Summary- Ancient Ice and Our Planet’s Future
As the scientists rightfully put it, Science is the pursuit of knowledge with the endeavor to understand the world we live in order to improve our human condition. The WAIS project scientists engage in extensive studies on the Antarctic ice sheets where they compare greenhouse concentrations in the past to simulated temperature data. Funding for this study is from the National Science Foundation (NSF). The findings are invaluable in predicting future climatic changes in light of current climate changes especially global warming.
The scientists focus on the West Antarctic Ice Sheet (WAIS). An Antarctic ice sheet refers to a colossal glacier that is mobile over the bedrock as it slowly progresses towards the Southern ocean. The formation of this particular ice sheet has taken over hundreds of thousands of years due to the layer-wise accumulation of annual snowfall from ancient years. Each snow layer is compressed into solid ice by the weight of recent gathering snow above. During the formation of solid ice, packets of air between the crystals become trapped as bubbles. These bubbles contain ancient atmospheric gases. In the WAIS site, the solid ice has been buried at a depth of 300 feet below the ice sheet surface and is estimated to be 2 miles thick. The WAIS site exhibits a snowfall rate of 20 inches annually thereby leading to the ice accumulation rate of 8.66 inches per annum. The season layers of ice are distinguished and the annual layers are apparent for past 40,000 years. Ice cores can be retrieved to analyze gas bubbles for thousands of past millennia.

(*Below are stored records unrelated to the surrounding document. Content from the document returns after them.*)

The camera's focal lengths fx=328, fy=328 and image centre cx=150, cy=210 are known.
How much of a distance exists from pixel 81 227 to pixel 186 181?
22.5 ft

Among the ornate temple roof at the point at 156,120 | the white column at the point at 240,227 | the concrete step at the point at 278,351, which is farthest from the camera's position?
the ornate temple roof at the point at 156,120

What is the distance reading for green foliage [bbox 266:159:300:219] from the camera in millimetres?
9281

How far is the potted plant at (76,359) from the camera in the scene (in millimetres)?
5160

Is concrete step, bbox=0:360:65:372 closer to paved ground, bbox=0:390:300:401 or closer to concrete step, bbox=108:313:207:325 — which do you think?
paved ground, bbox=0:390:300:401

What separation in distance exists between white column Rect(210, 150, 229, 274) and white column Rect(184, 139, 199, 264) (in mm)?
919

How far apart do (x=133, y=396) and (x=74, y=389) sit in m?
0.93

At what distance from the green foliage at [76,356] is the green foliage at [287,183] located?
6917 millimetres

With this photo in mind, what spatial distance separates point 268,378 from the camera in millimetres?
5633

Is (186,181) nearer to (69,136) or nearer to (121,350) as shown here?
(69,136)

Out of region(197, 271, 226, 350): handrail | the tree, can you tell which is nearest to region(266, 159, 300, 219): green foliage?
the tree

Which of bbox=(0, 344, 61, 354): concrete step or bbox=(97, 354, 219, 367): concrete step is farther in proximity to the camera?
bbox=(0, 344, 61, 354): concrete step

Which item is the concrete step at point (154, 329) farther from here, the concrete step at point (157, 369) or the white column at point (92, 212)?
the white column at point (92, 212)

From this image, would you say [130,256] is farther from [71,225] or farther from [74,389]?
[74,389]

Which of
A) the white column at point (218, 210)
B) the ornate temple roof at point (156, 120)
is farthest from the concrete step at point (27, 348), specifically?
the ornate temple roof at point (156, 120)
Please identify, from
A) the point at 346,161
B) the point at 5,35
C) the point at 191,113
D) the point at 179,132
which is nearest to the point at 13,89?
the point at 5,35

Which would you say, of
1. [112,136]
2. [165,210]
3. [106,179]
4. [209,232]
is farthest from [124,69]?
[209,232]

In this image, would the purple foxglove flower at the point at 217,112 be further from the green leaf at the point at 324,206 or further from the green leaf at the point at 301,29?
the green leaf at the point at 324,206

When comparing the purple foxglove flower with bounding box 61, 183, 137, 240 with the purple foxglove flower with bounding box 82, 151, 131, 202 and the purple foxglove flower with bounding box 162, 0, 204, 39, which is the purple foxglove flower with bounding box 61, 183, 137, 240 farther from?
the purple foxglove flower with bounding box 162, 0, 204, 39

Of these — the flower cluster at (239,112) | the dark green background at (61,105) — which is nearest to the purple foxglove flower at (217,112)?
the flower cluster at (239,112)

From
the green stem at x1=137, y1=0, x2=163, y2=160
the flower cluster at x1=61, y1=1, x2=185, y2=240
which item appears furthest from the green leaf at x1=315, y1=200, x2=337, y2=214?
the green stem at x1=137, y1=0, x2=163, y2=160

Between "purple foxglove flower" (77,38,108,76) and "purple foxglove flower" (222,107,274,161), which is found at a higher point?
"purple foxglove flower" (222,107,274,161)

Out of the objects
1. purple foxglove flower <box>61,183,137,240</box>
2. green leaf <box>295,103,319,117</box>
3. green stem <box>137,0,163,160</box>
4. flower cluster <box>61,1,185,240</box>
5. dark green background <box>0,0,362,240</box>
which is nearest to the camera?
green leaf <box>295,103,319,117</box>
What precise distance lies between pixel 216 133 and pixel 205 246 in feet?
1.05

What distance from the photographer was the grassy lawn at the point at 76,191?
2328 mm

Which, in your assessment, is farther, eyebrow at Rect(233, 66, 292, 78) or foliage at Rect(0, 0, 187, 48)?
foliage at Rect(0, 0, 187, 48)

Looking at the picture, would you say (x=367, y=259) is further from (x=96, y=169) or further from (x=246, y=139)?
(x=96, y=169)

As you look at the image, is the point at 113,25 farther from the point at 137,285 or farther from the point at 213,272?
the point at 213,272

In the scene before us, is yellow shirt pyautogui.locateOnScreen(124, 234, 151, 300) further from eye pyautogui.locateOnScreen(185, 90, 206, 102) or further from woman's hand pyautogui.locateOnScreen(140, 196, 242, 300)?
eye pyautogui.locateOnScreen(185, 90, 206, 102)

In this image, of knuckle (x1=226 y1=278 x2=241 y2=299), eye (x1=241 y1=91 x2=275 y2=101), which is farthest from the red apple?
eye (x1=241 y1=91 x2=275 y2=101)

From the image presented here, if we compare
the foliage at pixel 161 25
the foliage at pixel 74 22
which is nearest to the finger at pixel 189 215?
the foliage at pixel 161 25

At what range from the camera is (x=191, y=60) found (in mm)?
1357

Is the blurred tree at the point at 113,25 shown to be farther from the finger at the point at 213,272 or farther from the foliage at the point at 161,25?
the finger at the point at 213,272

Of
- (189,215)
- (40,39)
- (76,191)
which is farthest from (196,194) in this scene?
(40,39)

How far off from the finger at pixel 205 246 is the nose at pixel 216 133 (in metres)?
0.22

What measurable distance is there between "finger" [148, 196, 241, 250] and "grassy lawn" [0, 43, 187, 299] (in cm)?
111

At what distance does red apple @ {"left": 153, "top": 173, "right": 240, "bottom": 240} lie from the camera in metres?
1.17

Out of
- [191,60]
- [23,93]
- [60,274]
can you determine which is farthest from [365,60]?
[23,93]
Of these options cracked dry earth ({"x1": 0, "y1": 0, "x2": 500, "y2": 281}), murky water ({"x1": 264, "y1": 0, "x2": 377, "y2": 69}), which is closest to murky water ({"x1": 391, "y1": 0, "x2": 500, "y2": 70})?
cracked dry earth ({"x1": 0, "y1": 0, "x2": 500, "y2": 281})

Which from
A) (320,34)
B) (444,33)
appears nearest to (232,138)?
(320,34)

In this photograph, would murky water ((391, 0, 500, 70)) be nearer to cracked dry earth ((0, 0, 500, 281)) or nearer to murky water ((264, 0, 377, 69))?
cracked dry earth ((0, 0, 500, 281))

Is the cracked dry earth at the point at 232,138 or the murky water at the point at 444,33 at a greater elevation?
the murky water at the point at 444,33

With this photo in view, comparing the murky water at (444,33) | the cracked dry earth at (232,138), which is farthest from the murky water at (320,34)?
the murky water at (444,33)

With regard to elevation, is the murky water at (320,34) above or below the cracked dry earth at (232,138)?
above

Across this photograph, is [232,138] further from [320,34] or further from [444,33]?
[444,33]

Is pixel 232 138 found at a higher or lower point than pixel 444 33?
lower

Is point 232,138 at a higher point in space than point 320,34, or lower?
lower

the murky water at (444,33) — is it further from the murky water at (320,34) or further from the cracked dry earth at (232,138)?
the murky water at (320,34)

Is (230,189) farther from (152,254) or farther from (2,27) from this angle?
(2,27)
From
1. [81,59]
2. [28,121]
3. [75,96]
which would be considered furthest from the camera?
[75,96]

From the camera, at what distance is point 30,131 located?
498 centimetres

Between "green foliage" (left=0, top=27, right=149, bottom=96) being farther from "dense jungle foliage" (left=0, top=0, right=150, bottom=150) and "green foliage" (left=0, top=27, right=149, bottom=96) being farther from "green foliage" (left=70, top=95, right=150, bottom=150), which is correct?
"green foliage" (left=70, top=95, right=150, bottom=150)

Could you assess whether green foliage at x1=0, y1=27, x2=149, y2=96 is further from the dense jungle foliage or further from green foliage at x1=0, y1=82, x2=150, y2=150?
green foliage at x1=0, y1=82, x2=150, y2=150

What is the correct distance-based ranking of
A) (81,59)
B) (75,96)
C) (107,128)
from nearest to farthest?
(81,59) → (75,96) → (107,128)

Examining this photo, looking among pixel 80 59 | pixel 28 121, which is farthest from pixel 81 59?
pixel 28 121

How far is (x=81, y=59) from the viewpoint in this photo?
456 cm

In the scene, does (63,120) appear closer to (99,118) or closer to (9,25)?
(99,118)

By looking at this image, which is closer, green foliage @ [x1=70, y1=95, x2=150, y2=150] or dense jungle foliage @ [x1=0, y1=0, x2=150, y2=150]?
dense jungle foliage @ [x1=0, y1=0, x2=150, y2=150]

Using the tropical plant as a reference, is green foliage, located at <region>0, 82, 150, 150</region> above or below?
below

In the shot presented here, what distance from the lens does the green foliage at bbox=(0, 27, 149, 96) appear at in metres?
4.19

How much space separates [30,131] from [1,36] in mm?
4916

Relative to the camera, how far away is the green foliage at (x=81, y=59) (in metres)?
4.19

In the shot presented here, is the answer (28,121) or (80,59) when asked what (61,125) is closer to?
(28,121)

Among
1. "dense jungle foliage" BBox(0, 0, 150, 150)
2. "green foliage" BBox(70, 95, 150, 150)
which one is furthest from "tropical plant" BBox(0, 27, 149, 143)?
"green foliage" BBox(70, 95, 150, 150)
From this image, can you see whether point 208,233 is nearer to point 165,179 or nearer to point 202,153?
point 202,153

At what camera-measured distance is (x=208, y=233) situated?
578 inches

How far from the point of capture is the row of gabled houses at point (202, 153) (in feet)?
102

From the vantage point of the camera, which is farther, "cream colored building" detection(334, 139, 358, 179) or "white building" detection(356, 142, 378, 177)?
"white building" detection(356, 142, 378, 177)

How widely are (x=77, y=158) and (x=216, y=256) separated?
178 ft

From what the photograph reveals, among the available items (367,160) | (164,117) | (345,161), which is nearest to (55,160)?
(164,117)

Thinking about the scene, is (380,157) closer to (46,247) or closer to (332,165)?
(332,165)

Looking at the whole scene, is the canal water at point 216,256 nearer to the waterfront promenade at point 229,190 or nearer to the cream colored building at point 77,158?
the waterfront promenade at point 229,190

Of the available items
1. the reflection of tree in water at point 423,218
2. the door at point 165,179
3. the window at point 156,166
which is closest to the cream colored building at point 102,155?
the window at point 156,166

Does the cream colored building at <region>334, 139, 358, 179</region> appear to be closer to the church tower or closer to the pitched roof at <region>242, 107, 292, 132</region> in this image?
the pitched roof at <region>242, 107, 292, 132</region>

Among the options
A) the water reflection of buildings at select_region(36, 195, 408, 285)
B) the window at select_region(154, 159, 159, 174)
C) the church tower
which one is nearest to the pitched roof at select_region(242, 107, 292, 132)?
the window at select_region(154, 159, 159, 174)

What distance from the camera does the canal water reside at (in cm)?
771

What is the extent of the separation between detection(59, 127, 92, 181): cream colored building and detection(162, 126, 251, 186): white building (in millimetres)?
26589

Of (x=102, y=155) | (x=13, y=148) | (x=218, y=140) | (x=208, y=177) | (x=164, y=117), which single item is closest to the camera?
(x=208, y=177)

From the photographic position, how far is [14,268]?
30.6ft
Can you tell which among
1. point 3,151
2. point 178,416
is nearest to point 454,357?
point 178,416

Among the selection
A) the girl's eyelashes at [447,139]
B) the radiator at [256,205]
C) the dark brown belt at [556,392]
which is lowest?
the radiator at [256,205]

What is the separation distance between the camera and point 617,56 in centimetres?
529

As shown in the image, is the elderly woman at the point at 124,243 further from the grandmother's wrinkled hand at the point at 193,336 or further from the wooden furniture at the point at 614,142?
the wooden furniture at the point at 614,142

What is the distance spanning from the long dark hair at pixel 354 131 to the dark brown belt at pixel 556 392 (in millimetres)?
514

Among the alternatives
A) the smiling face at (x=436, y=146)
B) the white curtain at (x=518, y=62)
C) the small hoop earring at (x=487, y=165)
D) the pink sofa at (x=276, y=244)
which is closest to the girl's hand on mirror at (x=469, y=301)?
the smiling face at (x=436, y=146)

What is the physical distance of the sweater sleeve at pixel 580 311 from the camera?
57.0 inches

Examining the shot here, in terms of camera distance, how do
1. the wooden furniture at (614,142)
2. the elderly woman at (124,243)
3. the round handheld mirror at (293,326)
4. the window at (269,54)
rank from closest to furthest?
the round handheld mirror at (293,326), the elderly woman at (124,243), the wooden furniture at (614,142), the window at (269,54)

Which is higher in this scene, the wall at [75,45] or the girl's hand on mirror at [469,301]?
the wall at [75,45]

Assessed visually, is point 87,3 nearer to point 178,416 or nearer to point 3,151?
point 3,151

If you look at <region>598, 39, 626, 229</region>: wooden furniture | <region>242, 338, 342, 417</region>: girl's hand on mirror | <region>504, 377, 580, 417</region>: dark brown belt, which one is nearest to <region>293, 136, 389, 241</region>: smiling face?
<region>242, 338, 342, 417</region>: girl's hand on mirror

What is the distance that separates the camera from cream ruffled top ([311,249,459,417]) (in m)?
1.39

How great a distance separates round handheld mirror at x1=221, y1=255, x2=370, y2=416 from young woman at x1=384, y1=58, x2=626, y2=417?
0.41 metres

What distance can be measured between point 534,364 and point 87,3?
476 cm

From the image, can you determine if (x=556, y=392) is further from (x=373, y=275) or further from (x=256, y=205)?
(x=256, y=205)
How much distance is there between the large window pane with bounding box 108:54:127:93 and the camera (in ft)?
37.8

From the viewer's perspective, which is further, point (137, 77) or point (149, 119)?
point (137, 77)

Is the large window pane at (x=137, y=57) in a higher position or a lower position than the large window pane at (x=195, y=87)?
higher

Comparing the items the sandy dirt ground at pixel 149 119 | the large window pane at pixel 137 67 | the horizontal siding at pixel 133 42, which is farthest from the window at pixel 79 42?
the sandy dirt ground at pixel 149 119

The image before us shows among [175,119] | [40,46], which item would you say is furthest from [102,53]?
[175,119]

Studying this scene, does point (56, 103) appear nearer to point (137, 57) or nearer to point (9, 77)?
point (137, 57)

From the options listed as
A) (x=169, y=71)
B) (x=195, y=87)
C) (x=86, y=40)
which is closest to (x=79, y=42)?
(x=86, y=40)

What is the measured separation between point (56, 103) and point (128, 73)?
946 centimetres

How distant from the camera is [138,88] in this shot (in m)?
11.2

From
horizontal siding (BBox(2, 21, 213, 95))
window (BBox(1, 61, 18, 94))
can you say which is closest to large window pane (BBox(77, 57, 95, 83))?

The video is informative on the retrieval of ice core evidence in the West Antarctic Ice Sheet. Scientists employ superior drilling technology (Deep Ice Sheet Coring (DISC) drill) to retrieve a cylindrical sample of ice that is deeply buries in the WAIS site. The drill bears a long hollow steel tube that has razor sharp cutters at the bottom edge. Once retrieved, each ice core sample is stored at -20° C in the ice core handling room where data entry occurs before shipment to the ice core lab in Denver for analysis. This cylindrical sample of compressed solid ice is referred to as an ice core. The ice core contains bubbles of ancient air that have been trapped in the ice for hundreds of thousands of years. The gaseous composition of these bubbles is instrumental in understanding the Earth's climate over the past millennia. The findings will be used to project future climate changes. The drill bears a long hollow steel tube that has razor sharp cutters at the bottom edge.
Data that can be deduced from the ice core analysis includes: wind patterns, sea ice cover around Antarctica, surface air temperature as well as the atmospheric composition of greenhouse gases. After analysis of all these information scientists can understand the climatic changes of past millennia especially with respect to composition of atmospheric greenhouse gases. Current global warming has escalated due to the increasing emission of greenhouse gases that have led to the depletion of the ozone layer. High temperatures have led to the high melting ate of glaciers thereby causing flooding and tsunamis. Data gathered from ice cores will help the scientists to note climatic changes and trends in light of varying climatic parameters over the past years. This information will be crucial in predicting the earth's climatic changes in future.